Wright moved back to Wisconsin in 1911. His son, David Wright, says in The Master Architect: "Father left the Oak Park home about 1911 dedicated to architecture...And established his home at Taliesin, Wisconsin [near Spring Green]."

Wright traveled a great deal throughout his life, spending 1916-1922, for example, working on the Imperial Hotel in Japan. But his Taliesin studio would remain a treasured base.

Back in Wisconsin in 1932, Wright opened a Taliesin Fellowship with 30 apprentices. By this time, Wright was 65 -- the age most people retire. Wright, on the other hand, was just getting started. "Fallingwater" and the Johnson Wax administration building came out of the Fellowship, and in 1938 Wright found himself on the cover of Time magazine.

That year -- 1938 -- is of great significance for Wright, Madison, and Monona Terrace. It was in that year the architect first proposed a design for what eventually became Monona Terrace.

The New York Times took note of the center's tumultuous history in a 1995 story:

"Wright, who lived [in Madison] from age 11 to 19, planned 32 buildings in the city during his career.

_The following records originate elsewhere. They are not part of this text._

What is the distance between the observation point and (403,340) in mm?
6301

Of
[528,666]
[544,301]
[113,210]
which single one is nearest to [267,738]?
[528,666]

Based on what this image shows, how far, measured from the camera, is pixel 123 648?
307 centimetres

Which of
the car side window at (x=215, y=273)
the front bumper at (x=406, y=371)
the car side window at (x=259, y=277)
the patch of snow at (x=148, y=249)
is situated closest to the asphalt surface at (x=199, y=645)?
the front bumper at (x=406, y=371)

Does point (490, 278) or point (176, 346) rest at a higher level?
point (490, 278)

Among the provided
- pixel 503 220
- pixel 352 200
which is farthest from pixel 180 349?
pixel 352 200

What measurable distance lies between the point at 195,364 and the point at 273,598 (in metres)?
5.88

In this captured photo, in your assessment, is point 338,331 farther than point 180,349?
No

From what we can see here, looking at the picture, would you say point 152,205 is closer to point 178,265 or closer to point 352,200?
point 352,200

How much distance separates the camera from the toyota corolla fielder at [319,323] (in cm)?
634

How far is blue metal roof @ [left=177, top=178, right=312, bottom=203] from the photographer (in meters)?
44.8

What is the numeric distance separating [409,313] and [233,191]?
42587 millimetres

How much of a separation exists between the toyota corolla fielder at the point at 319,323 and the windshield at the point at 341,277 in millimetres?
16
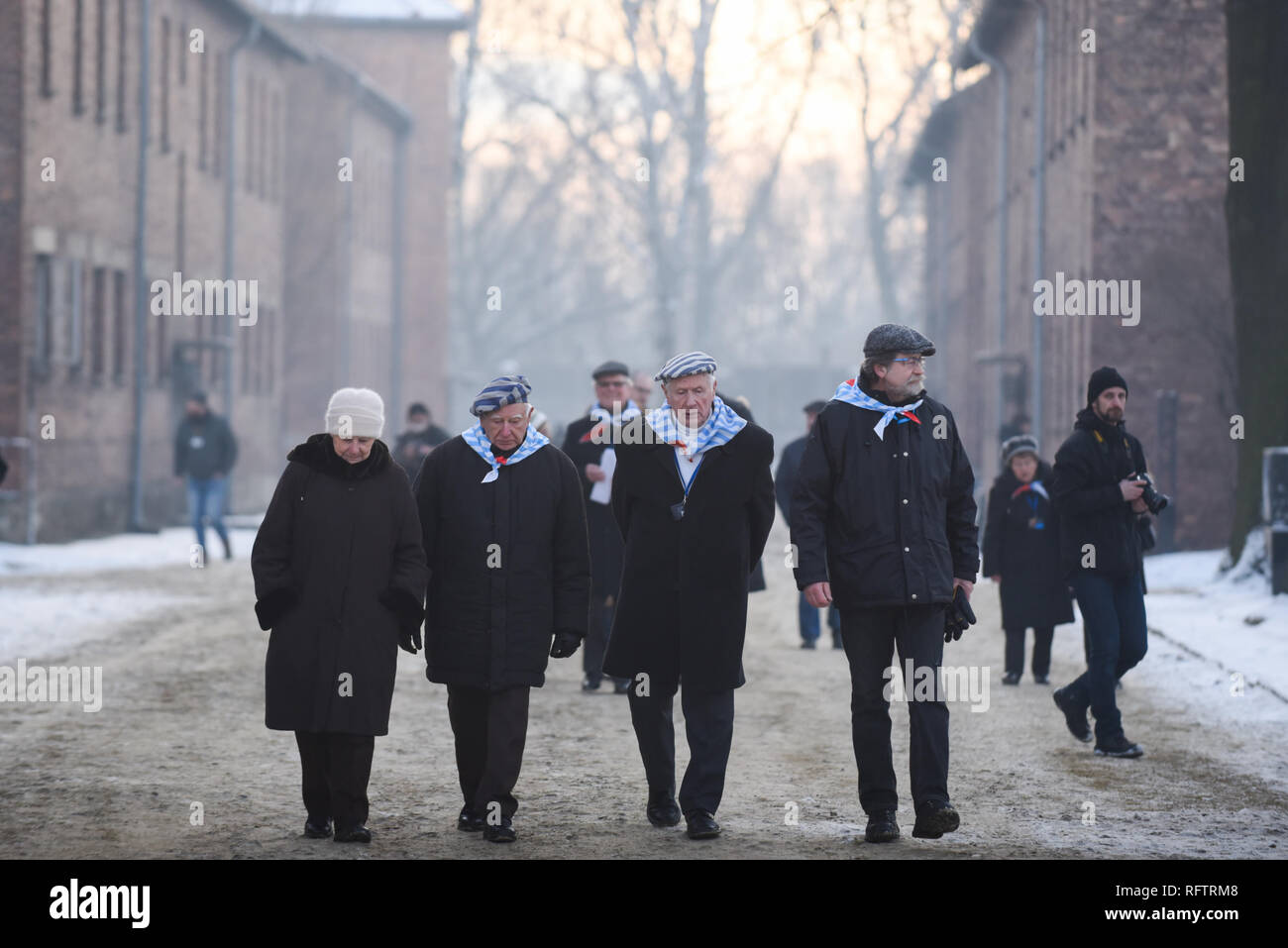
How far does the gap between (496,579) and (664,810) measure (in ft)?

Of the nine that were built, eight remain, including a Prairie House, the Unitarian church and the first Usonian, Wright's prototype economy house for the American middle class, built for a newspaper reporter in 1936 for $5,000.

"But one plan for Madison stood out not just for the ambition of its design but for the legendary battles it created. Monona Terrace, a project unveiled in 1938, was a grand vision of towers, fountains and terraces rising from the shores of Lake Monona in the shadow of the Capitol."